Del mismo modo, el exhibicionista revela la dimensión fálica de lo que es exhibido por medio de un
develamiento inesperado, forzando el pudor del otro, provocando su estupor. Como de ordinario
la relación con el significante fálico está cerrada para el sujeto, sólo puede tener acceso a ella
desde el lugar del Otro. Así es primordialmente al lugar de la madre (Otro primordial) al que se le
requiere este significante que divide inauguralmente al sujeto en su deseo. Este dispositivo
simbólico afecta el lazo social del perverso en la medida en que su voluntad de doblegar al otro
al arbitrio del goce de una parte de su cuerpo («Kant con Sade», 1963; en Escritos, 1966) hasta
llegar hasta el trasfondo de la angustia del otro marca la división del sujeto que le vuelve como
del Otro. Pero también es en el doblegamiento de ese otro donde le vuelve al sujeto su propia
abolición respecto del significante que anima a su deseo. Desvanecimiento que el masoquista
realiza identificándose con el objeto denigrado que condiciona su goce, sin dejar de exigir la
participación de otro en el contrato. De suerte que, si el perverso pone en juego la gama de los
objetos (voz, mirada, seno, heces), igual que el neurótico, su deseo permanece confinado a un
goce clandestino, sujetado a esa parte prohibida del Otro. De ahí la necesidad de asegurarse al
Otro inconciente y de realizar conjuntamente la fijación exclusiva del deseo a ese objeto,
momento de suspensión de la cadena significante. Por este sesgo, todas las perversiones
solicitan, en consecuencia, lo imaginario intersubjetivo de la relación con el otro, no sin que en
todos los casos se designe la condición simbólica de la referencia al Otro a través del
significante fálico.
El modelo clínico de la homosexualidad masculina. A todo lo que acaba de ser mencionado hasta
aquí, la homosexualidad masculina le agrega una dimensión suplementaria: la imagen del yo
[moi] libidinizada dicta la elección de un objeto en la propia persona a través de otro. Esta
situación hace la complejidad y la vacilación perpetua que caracterizan a la homosexualidad
masculina. Ya en 1915 Freud indicaba que «las pulsiones sexuales se apoyan primeramente en
la satisfacción de las pulsiones del yo» (Pulsiones y destinos de pulsión). De este modo, la
fijación a una herida o al estado de abandono narcisista induce un proceso de restitución en la
vida amorosa a través de una revalorización fálica de la imagen libidinizada del sujeto, imagen a
la cual el otro se verá instado a alienar su libertad. Esta imagen, herida y libidinizada a la vez,
comanda la elección narcisista, hecha de identidad y de fraternidad: esta perversión, gracias a
la sublimación de la que es capaz, deviene el ideal social por excelencia.

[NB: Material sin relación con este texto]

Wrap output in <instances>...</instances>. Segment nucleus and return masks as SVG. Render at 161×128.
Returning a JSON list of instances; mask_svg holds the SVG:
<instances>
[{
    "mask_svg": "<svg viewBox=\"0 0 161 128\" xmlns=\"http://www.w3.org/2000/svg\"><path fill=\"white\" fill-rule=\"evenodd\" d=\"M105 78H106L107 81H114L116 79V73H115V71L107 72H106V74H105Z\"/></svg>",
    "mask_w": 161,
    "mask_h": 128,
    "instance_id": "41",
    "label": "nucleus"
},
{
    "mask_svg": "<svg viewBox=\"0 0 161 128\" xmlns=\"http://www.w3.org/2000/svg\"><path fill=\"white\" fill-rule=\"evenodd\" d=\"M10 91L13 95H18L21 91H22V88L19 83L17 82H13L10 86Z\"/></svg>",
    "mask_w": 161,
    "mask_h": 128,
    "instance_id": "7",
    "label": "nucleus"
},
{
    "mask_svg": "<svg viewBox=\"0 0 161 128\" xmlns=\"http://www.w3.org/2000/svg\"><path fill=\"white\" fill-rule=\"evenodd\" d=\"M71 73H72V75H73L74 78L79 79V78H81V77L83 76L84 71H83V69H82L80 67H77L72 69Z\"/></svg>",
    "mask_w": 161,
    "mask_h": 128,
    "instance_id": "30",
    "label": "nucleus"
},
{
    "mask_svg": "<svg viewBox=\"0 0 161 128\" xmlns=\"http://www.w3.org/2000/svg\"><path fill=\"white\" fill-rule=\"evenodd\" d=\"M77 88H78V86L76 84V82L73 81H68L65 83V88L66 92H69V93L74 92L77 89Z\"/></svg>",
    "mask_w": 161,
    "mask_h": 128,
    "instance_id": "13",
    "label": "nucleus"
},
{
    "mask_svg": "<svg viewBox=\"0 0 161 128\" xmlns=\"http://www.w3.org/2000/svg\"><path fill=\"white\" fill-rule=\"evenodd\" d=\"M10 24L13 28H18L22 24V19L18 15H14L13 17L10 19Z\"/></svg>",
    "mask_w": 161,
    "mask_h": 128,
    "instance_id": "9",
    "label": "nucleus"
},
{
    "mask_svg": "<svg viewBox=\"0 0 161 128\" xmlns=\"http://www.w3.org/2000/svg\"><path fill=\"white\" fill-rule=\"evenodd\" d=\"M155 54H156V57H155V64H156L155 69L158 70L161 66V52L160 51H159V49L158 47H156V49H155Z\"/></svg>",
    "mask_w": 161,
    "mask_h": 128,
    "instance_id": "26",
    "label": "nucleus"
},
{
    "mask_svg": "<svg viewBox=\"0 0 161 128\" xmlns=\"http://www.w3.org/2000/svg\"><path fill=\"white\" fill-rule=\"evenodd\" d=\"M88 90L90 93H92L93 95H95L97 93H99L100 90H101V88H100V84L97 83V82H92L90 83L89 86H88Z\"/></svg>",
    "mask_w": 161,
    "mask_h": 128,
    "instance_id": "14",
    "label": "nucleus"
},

La perversión, por lo tanto, no hace más que imitar la apariencia del deseo del neurótico bajo el
efecto de la castración, puesto que apunta a la parte prohibida del goce, con lo que el perverso
se hace tanto más esclavo del Otro cuanto que este lo divide radicalmente en el punto justo en el
que intenta protegerse de la angustia de castración. Ser la presa crucificada por el significante
fálico lo vuelve así accesible a la cura.